Almost a third of the housing units in Monroe County are considered “vacant” by the census. The Upper Keys has the greatest percentage of vacant units, with 7,666 out of 18,376 available units. Additionally, new housing in the Keys has slowed since the ‘90s. From 1990 to 2000, the total number of housing units rose from 46,215 to 51,617. But the county has only gained about 1,200 units in each of the following decades since.
The type of person who is buying in the Keys has also changed. Amidst a mass buying surge, Brian Schmitt, founder of Coldwell Banker Schmitt Real Estate Company, estimated earlier this year that about 70% of the new home buyers in the Keys were intending to use them as second or third homes.
“In the last 20 years, Islamorada has gone from being a sleepy island village to a highly desirable destination resort,” Gregg said.
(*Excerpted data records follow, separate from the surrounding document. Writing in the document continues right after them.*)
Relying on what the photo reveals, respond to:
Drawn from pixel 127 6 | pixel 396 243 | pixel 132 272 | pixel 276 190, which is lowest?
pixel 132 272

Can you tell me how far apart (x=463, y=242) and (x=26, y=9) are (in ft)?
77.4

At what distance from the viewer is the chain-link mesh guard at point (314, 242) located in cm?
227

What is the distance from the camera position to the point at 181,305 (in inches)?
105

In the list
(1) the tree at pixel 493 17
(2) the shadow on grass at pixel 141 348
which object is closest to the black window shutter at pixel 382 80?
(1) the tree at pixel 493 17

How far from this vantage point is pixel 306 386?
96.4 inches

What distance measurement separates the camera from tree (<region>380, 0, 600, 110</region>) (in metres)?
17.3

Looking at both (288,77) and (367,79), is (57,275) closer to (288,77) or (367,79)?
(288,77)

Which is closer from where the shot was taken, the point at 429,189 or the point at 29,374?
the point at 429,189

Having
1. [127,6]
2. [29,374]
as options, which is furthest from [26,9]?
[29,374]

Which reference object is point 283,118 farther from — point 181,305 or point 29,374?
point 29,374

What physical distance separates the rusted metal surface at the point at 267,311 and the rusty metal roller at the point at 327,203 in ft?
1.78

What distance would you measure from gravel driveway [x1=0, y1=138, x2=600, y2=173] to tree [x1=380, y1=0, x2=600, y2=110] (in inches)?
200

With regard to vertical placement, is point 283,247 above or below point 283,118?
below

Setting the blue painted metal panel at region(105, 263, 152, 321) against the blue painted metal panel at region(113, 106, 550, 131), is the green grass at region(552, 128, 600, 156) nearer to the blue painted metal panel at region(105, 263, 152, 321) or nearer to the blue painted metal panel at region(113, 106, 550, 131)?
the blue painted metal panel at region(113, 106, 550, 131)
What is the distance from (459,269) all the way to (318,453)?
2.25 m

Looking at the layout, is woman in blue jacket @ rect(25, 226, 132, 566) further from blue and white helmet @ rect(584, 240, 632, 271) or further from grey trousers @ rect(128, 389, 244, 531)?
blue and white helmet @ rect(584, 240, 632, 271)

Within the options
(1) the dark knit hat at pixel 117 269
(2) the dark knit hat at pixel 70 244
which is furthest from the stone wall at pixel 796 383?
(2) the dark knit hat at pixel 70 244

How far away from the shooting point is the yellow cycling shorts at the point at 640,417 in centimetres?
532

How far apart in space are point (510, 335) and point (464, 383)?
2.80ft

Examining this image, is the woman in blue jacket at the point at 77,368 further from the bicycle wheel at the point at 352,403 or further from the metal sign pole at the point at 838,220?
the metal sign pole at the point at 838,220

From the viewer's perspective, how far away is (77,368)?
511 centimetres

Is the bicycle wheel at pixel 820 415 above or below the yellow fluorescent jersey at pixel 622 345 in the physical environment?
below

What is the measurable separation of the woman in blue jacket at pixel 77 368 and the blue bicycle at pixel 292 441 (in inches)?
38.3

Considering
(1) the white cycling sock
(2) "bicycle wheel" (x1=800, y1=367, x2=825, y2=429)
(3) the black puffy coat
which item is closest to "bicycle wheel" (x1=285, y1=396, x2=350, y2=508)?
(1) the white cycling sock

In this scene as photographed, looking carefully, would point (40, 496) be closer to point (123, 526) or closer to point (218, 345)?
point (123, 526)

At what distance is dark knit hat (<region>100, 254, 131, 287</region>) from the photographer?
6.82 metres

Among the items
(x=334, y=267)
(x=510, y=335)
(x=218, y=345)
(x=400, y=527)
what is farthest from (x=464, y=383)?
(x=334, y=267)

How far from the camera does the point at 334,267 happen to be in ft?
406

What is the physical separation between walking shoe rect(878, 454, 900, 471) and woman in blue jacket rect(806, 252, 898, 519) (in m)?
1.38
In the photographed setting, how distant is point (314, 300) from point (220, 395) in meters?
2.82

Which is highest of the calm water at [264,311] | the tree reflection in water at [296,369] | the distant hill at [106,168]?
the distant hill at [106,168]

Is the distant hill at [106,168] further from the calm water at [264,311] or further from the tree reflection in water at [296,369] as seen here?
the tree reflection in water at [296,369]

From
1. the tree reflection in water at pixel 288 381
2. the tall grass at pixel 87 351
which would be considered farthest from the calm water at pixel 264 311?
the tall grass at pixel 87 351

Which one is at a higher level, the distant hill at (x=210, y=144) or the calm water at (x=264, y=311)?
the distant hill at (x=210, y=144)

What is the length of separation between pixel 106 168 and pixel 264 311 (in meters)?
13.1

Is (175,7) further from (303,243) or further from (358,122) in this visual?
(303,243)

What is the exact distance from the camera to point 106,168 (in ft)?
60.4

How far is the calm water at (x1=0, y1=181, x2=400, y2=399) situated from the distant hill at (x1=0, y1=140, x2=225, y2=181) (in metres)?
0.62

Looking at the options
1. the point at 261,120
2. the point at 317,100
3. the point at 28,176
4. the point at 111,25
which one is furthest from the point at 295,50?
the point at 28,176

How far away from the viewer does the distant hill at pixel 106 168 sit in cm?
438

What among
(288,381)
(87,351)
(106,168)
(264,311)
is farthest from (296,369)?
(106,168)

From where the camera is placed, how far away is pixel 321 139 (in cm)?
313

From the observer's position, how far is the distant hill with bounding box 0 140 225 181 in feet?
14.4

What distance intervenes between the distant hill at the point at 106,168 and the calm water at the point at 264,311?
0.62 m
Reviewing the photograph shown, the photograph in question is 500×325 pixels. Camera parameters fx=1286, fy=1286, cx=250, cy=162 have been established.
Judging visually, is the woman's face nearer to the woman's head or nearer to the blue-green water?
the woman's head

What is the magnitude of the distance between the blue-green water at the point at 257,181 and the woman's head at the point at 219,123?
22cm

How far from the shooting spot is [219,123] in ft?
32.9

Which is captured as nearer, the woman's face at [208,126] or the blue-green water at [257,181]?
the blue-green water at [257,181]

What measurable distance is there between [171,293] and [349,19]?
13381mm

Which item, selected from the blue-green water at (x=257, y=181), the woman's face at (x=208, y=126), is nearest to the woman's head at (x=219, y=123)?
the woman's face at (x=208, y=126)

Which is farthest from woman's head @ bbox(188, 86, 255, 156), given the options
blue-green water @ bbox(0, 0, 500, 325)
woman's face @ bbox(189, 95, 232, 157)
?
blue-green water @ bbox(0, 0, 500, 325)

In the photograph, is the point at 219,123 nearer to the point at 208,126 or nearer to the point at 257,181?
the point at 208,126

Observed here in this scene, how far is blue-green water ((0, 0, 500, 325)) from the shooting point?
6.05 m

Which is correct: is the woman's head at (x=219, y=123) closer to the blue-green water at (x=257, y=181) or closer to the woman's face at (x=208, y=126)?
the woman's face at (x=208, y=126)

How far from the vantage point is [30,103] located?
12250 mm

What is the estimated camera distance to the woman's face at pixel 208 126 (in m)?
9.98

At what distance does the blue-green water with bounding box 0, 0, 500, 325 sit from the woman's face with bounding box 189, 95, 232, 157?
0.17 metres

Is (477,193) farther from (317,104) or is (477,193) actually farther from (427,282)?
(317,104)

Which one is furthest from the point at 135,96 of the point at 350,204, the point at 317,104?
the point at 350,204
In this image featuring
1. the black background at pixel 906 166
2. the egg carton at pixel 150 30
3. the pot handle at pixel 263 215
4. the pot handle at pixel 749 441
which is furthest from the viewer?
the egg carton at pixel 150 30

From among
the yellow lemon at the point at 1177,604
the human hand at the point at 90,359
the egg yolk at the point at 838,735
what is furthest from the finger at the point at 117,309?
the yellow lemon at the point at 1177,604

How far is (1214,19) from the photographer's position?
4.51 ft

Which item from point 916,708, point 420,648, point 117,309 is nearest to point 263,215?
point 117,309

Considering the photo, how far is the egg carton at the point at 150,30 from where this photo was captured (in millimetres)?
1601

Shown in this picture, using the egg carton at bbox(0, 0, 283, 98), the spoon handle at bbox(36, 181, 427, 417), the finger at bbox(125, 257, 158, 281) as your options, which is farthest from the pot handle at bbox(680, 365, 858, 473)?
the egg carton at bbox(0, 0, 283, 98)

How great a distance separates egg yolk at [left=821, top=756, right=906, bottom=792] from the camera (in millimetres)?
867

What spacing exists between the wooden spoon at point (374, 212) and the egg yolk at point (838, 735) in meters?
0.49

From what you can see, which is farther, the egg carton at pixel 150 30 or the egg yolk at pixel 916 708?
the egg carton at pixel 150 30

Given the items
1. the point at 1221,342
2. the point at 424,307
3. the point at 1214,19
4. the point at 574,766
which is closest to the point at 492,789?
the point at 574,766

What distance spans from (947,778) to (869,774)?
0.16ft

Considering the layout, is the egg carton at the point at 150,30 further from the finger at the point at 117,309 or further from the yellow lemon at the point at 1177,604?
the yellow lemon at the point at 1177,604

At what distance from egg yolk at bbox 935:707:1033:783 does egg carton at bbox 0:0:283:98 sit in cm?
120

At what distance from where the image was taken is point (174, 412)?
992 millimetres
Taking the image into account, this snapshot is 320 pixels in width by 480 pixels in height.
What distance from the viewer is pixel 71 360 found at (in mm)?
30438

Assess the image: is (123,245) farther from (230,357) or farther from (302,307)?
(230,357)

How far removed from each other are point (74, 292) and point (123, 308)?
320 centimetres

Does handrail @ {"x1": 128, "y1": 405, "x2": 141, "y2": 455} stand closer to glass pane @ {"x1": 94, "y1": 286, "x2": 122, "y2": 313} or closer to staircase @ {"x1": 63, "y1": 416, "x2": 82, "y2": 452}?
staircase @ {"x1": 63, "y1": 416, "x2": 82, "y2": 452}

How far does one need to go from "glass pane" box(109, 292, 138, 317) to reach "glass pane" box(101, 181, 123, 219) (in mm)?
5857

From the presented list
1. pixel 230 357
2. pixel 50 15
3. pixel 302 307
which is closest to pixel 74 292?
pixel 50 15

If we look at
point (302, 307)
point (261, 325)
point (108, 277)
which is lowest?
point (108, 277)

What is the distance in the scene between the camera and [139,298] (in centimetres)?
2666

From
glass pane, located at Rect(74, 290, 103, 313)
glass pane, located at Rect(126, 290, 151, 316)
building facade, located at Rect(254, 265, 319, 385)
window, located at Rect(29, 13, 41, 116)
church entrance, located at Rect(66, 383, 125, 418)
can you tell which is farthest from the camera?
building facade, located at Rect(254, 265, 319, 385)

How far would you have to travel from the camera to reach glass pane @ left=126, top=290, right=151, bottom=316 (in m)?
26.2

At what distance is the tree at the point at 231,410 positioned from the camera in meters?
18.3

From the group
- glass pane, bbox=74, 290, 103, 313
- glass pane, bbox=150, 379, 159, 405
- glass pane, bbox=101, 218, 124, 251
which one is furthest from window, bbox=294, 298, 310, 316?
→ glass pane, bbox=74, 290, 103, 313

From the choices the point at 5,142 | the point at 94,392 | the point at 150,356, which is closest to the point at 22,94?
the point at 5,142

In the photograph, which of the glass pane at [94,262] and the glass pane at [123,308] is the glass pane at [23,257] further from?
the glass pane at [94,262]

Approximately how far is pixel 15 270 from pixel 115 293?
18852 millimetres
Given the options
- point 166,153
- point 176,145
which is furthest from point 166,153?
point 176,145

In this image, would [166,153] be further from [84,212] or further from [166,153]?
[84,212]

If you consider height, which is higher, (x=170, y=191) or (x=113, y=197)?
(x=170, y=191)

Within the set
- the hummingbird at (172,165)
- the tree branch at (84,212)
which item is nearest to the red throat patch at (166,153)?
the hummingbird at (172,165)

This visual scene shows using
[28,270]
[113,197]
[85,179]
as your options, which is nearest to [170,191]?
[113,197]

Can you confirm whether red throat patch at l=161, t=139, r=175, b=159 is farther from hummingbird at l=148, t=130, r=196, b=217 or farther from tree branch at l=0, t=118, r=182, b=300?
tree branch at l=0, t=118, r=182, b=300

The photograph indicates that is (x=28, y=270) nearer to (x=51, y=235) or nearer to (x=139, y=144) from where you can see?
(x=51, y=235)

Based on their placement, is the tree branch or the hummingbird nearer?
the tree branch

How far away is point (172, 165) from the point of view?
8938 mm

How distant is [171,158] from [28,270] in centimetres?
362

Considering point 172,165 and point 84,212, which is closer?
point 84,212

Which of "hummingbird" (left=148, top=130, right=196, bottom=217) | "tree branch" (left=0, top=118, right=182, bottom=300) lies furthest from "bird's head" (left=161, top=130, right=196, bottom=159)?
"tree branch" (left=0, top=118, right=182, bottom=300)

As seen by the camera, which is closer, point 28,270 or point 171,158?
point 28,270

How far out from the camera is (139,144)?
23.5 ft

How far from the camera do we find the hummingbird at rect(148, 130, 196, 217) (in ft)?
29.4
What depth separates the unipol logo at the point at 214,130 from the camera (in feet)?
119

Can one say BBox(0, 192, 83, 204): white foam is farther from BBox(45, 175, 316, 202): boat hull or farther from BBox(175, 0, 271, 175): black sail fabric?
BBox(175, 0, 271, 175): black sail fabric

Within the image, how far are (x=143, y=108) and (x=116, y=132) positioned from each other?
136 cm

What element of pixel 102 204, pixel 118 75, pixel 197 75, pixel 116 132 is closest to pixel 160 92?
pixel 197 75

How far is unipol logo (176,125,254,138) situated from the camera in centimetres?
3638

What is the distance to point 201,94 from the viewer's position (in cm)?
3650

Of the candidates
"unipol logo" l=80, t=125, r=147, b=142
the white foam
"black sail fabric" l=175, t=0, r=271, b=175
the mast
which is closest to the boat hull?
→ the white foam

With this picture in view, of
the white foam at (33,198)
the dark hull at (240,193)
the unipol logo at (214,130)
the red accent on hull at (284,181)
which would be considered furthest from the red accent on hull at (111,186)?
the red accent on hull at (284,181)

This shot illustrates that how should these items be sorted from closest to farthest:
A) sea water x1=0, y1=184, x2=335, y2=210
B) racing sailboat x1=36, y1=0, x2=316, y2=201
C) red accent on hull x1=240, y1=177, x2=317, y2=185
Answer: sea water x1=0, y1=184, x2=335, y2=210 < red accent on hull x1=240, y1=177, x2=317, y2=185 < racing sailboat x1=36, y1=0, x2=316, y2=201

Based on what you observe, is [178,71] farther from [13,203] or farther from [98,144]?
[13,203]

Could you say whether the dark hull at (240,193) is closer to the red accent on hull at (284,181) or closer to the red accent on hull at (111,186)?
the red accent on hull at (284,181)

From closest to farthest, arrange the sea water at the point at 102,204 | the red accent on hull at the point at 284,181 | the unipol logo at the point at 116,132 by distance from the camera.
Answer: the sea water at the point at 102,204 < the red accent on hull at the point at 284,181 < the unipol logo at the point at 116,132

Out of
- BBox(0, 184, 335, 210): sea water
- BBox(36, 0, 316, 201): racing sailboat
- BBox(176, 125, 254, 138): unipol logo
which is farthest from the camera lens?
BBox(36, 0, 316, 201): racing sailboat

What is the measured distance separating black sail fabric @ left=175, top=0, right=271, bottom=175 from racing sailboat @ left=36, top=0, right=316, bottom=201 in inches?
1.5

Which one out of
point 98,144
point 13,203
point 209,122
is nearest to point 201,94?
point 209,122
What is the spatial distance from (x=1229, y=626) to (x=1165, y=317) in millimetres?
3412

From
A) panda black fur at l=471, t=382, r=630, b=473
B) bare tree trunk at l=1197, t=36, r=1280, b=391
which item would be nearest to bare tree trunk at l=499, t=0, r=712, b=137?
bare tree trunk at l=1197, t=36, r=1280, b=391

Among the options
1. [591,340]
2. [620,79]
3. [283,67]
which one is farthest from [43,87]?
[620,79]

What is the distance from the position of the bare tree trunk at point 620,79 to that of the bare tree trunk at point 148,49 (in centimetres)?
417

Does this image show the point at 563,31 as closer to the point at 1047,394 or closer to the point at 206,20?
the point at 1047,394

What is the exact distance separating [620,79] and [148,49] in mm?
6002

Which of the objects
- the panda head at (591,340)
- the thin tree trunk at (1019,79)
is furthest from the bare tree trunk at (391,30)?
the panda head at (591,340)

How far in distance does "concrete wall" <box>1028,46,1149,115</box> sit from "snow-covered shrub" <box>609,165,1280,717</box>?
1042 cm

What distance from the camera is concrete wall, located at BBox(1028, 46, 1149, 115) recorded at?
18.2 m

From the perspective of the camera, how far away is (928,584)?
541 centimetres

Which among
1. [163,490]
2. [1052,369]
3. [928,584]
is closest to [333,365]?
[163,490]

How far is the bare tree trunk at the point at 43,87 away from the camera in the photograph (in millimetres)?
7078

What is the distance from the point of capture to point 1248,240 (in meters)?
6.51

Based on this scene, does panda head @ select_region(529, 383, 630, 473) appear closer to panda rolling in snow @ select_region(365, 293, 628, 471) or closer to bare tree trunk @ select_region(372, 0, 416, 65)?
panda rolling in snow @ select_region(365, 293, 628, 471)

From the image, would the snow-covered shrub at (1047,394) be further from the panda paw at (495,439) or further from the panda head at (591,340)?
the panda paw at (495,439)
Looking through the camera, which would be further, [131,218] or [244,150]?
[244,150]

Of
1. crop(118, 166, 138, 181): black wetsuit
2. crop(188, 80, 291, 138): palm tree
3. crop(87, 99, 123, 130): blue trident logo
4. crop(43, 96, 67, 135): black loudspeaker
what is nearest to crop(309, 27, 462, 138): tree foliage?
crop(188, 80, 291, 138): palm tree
That’s caused the village’s economy to become highly dependent on tourism. Gregg said 20 years ago, there was a larger component of sport and commercial fishing, as well as goods and services. It’s also made it so there are fewer and fewer places for working-class people to live.
“It was kind of a regular small town. Now everything has a heavy weight toward tourism,” Gregg said.
Gregg said many of the homes that were once on the lower end of the price spectrum, that working-class people could afford, have been bought up and upgraded, often into luxurious second homes.
“Some people use the word ‘gentrified,’” he said. “(It’s) gotten out of control and out of reach for ordinary working people.”
Kurt Lewin, a member of the county’s Affordable Housing Advisory Committee, said the Keys’ housing issue is “an incredibly difficult question.”
“Affordable housing isn’t very unique or new in the Keys, but it’s been especially magnified in the last 25 years,” he said.
Lewin said remedies to the problem are hard to come by, but points out that the county and cities within it have been working to provide workforce housing since the 1940s and that Key West is currently building some new workforce housing projects. He said that people who make middle-class wages in the Keys oftentimes leave when it comes time to buy a home and start a family, seeing that there are more affordable options in other states.
“You have to love the atmosphere around here and love the ocean to stay because there are better opportunities outside the county,” he said.
Many people who work in the tourism industry in the Upper and Middle Keys now live in mainland Florida. Gregg said that shouldn’t have to be the case, and that allowing housing access to more people would help with traffic and community relations in the Keys.
“Folks who come in on a bus everyday don’t have that sense of belonging that someone who lives here would,” he said. “I would really like to see that come back because it’s gone.”